Where Duelund sees his generation as tainted by the 1990s, he makes no attempt to show how Generation X may have been shaped by the 1970s, where the idealism and hope of the '60s died (perhaps in 1968 when Bobby Kennedy was assassinated in Los Angeles), and the 1980s, the birth of the yuppies and the Reagan Era. He could also say that Millennials in their obsession with all things "retro" and "vintage" (from the rise in popularity of vinyl, faux-Wayfarer sunglasses, floral print shirts, and country club-style dress) have failed to learn from the failures and shortcomings of their older brothers and sisters, and their aunts and uncles, even their grandparents. As with many generations in their prime, Millennials today, like Gen Xers in the mid-'90s, seem to have no established identity—in many ways, they are still wrestling with the generational identities of the decades previous—and in the absence of such an identity seem quite willing to appropriate the attitudes, cultures, and fashions of generations past. (At least their idea of these attributes and defining characteristics.) Like Generation X, Millennials will be defined first by grey hairs decrying their self-obsession and, only later, by themselves and their accomplishments, often when their "moment has passed" and the cultural spotlight moves on to another crop of whiny, useless brats. And that day is not far off; very soon there will be thirteen-year-olds who were born after the tragic (and defining) events of 9/11, and who will truly be the first generation to grow up in a world defined the internet as we know it today, especially its social aspects.

On Wednesday, I attended a lecture by Jeremy Epstein, a former Microsoft employee and now VP of Marketing for Sprinklr. He noted that in the 1990s, the internet was not disruptive—email was merely faster mail, online shopping was faster catalogue shopping, and so on. Today, the social aspects of the internet make it far more disruptive. One only has to take a look at social media's role in the Arab Spring, the fact that Turkey recently banned Twitter use in the country, the Occupy Movement, even the outrage about "pink slime," when one woman took down an entire company, a feat unthinkable in the less disruptive internet age of the '90s. Yes, there is a growing current of disdain for "Twitter activism"—some decrying it as self-serving, others saying it's literally the least people can do and hinders any real activism and change, many feeling it is just another symptom of "peak outrage," etc.—but it is impossible to ignore the fact that the online world has changed significantly from the dial-up, Netscape, AOL-tinged '90s (and that the "real world" has been shaped by these technological trends).

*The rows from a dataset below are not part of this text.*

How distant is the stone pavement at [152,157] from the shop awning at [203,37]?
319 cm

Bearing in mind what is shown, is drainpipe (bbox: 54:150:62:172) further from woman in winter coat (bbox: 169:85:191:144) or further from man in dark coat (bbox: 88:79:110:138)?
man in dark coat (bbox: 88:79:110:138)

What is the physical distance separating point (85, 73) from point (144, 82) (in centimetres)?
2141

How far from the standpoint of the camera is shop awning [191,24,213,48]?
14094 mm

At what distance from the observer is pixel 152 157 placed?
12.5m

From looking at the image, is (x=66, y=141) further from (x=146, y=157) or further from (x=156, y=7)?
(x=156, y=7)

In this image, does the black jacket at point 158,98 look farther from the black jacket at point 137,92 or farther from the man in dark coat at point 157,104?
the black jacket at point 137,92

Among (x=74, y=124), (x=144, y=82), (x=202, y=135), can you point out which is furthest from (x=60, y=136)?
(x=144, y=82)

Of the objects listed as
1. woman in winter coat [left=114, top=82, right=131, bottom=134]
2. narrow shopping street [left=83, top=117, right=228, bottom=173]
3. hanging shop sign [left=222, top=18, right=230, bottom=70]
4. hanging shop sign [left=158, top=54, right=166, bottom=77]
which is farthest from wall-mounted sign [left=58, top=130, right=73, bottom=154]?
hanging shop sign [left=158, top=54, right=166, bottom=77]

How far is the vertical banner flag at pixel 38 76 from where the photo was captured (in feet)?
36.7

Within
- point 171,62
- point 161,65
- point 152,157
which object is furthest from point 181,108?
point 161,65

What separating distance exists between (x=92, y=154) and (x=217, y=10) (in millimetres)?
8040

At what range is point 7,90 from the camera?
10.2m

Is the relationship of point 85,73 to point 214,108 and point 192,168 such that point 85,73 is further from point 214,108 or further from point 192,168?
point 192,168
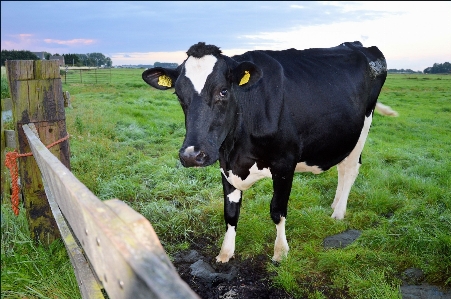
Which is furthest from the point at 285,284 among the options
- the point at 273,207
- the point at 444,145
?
the point at 444,145

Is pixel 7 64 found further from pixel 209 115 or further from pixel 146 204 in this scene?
pixel 146 204

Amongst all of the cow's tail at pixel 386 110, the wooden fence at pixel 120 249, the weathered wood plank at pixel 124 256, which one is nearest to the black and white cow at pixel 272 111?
the cow's tail at pixel 386 110

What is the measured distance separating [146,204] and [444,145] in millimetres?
4420

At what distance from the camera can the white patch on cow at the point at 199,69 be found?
10.5ft

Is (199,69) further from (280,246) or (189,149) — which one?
(280,246)

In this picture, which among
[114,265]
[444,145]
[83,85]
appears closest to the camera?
[114,265]

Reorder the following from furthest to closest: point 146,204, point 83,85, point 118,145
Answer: point 83,85, point 118,145, point 146,204

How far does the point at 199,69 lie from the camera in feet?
10.7

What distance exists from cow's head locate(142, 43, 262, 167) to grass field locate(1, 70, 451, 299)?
1.38 m

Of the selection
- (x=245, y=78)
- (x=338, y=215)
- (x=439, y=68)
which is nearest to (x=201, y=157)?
(x=245, y=78)

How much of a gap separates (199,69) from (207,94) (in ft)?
0.78

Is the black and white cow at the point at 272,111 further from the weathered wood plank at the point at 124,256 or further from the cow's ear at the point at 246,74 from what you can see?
the weathered wood plank at the point at 124,256

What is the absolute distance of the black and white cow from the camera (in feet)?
10.5

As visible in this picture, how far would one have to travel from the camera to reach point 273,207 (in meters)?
4.14
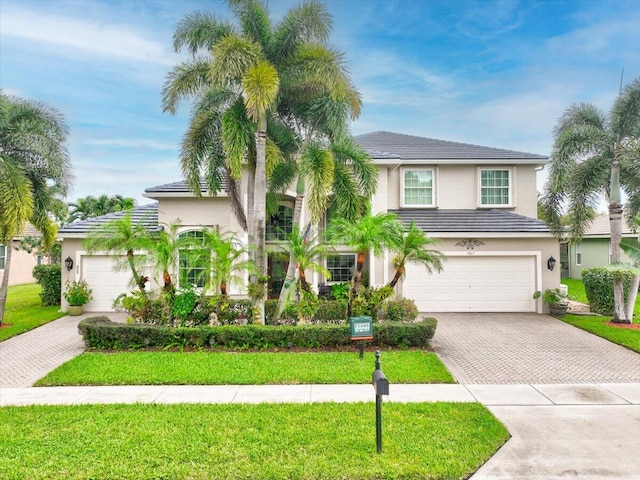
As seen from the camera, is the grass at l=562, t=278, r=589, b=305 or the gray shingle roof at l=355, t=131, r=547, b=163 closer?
the gray shingle roof at l=355, t=131, r=547, b=163

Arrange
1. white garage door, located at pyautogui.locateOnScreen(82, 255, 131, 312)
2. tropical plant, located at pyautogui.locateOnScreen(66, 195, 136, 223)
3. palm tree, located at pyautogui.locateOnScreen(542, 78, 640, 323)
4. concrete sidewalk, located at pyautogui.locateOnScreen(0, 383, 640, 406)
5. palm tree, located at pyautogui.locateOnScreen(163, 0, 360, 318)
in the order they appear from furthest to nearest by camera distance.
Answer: tropical plant, located at pyautogui.locateOnScreen(66, 195, 136, 223) < white garage door, located at pyautogui.locateOnScreen(82, 255, 131, 312) < palm tree, located at pyautogui.locateOnScreen(542, 78, 640, 323) < palm tree, located at pyautogui.locateOnScreen(163, 0, 360, 318) < concrete sidewalk, located at pyautogui.locateOnScreen(0, 383, 640, 406)

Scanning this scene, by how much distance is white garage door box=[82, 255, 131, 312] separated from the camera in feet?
52.4

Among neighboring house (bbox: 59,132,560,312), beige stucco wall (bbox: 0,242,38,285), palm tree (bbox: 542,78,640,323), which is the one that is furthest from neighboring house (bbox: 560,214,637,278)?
beige stucco wall (bbox: 0,242,38,285)

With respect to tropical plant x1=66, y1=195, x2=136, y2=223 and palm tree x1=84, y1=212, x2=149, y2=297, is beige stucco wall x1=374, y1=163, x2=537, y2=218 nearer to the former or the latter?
palm tree x1=84, y1=212, x2=149, y2=297

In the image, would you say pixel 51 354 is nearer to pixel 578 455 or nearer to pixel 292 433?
pixel 292 433

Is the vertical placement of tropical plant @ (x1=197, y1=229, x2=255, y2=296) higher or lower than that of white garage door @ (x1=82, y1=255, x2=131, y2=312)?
higher

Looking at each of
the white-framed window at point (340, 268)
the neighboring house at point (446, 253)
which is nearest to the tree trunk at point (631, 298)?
the neighboring house at point (446, 253)

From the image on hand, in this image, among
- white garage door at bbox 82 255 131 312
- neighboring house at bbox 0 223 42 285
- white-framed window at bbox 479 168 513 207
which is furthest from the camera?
neighboring house at bbox 0 223 42 285

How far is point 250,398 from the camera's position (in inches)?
272

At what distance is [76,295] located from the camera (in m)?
15.3

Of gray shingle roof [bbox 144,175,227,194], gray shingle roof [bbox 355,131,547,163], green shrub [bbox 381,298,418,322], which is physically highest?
gray shingle roof [bbox 355,131,547,163]

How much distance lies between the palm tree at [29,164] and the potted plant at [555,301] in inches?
730

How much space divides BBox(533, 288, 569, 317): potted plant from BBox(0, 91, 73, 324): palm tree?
1855 centimetres

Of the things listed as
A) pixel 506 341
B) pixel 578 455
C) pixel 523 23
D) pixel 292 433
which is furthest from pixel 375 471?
pixel 523 23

Much of this evolution will become part of the identity and narrative that emerges about the Millennials, just as the trends of the '90s came to define Gen Xers in all those grungy shades of grey, plaid, and coffee stains.

Instead of pointing fingers (Millennials blaming Gen Xers and Baby Boomers for failing them, Gen Xers blaming Baby Boomers for the initial failure and Millennials for being too self-obsessed to save us, etc.), the more interesting avenues to explore are "When is a generation truly defined, and by who?" and "How will the rise of the Social Age shape the definition of the Millennials?" In many ways, we get to watch this definition crystallize over the coming years—Millennials will soon be (if they are not already) the generation, just as Gen Xers were in the 1990s. As "Smells Like Teen Spirit," the Clinton era of economic prosperity and relative peace, and Reality Bites have become part of the way we imagine Generation X, so too will the gains in the fight for marriage equality, Flappy Bird, and the golden age of superhero films come to be part of the definition of the Millennials.

And, at the end of the day, that ain't too shabby, Millennials.